Ces critères stricts visent à professionnaliser un secteur qui a longtemps évolué dans un environnement moins structuré. La BCEAO impose également des systèmes robustes de gouvernance, de contrôle interne et de gestion des risques, adaptés à la taille et à la complexité des services proposés.

Une transition mouvementée mais salutaire

La mise en œuvre de cette réglementation n’a pas été sans heurts. Initialement fixée au 1er mai 2025, l’échéance a dû être reportée au 31 août 2025 face aux difficultés rencontrées par l’écosystème. Plus de 90% des FinTechs sénégalaises ont signalé des interruptions de service, entraînant un retour temporaire aux transactions en espèces pour de nombreuses entreprises.

Cette période de turbulence illustre le défi inhérent à tout processus de formalisation : équilibrer l’innovation et la stabilité.

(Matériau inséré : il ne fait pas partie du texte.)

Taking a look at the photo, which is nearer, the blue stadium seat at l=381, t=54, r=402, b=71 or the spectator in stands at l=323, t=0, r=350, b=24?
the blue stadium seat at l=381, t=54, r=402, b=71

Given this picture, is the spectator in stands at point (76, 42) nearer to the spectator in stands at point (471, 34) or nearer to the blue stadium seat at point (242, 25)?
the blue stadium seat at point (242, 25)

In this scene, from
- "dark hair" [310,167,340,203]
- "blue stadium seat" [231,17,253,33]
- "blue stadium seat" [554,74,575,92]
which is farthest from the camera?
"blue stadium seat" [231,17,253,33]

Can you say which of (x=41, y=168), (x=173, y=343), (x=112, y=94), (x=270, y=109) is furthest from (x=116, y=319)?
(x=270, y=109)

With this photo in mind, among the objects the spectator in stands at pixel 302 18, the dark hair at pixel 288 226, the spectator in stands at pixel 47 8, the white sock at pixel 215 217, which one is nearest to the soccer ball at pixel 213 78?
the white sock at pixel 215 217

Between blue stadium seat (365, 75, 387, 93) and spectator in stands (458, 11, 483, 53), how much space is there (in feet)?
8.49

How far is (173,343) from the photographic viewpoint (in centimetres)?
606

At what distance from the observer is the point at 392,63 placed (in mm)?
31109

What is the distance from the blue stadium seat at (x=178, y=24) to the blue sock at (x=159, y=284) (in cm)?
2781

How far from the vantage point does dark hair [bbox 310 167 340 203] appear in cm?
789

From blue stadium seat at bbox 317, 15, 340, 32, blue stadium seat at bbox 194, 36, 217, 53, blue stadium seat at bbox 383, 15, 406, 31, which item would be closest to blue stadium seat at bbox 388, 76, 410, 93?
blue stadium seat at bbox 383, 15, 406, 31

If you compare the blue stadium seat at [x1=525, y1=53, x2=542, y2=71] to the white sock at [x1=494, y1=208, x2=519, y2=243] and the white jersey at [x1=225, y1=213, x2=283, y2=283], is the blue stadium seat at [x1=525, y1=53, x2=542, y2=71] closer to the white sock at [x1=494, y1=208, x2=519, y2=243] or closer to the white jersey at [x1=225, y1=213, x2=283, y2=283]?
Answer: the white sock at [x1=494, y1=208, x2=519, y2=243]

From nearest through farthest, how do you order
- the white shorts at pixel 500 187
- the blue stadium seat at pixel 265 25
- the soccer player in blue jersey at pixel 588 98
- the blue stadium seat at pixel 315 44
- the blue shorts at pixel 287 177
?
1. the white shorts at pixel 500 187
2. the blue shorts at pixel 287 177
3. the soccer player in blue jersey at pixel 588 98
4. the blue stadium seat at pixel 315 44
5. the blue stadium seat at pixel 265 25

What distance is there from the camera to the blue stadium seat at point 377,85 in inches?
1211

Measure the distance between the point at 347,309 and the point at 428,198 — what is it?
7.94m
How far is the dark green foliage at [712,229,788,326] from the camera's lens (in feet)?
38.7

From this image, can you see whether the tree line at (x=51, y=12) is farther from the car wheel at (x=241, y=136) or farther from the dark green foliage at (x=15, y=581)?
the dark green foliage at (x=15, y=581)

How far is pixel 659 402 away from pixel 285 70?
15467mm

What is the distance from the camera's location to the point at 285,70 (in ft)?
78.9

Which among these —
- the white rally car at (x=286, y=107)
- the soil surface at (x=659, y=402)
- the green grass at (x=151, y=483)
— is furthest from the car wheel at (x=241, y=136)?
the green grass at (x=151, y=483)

Si les perturbations initiales ont pu freiner temporairement l’inclusion financière, l’objectif à long terme demeure l’établissement d’un environnement plus sûr et plus fiable pour les paiements numériques.

Vers une nouvelle ère de confiance et de croissance

L’agrément de ces onze FinTechs marque l’émergence d’un nouveau paradigme dans l’écosystème financier ouest-africain. Ces entreprises, désormais soumises à une surveillance rigoureuse, bénéficient en contrepartie d’une légitimité renforcée qui devrait faciliter leur accès aux financements et aux partenariats stratégiques.

La diversité des profils – des startups locales innovantes aux filiales de groupes internationaux établis – témoigne de la richesse d’un écosystème en pleine maturation. Certaines, comme DUNYA Digital Payment, ont démontré leur capacité à générer de la rentabilité dès la troisième année d’exploitation, transformant un investissement initial de 20 000 euros en entreprise profitable.

Les défis de demain

Malgré ces avancées, des défis persistent. L’absence d’une licence régionale unique oblige encore les FinTechs à solliciter des autorisations pays par pays, complexifiant l’expansion transfrontalière. Cette contrainte administrative pourrait limiter l’émergence de champions régionaux capables de rivaliser avec les géants internationaux.

L’enjeu sera également de préserver la diversité de l’écosystème en évitant que les exigences réglementaires n’excluent les plus petites structures innovantes. La consolidation du marché, si elle peut apporter plus de stabilité, ne doit pas se faire au détriment de l’innovation et de la capacité d’adaptation qui caractérisent traditionnellement le secteur FinTech.

Alors que le délai final du 31 août 2025 approche, ces onze pionnières ouvrent la voie à une nouvelle ère pour les services financiers numériques en Afrique de l’Ouest. Leur succès dans cette transition réglementaire pourrait bien déterminer l’avenir de l’inclusion financière dans une région où les besoins restent immenses et les opportunités considérables.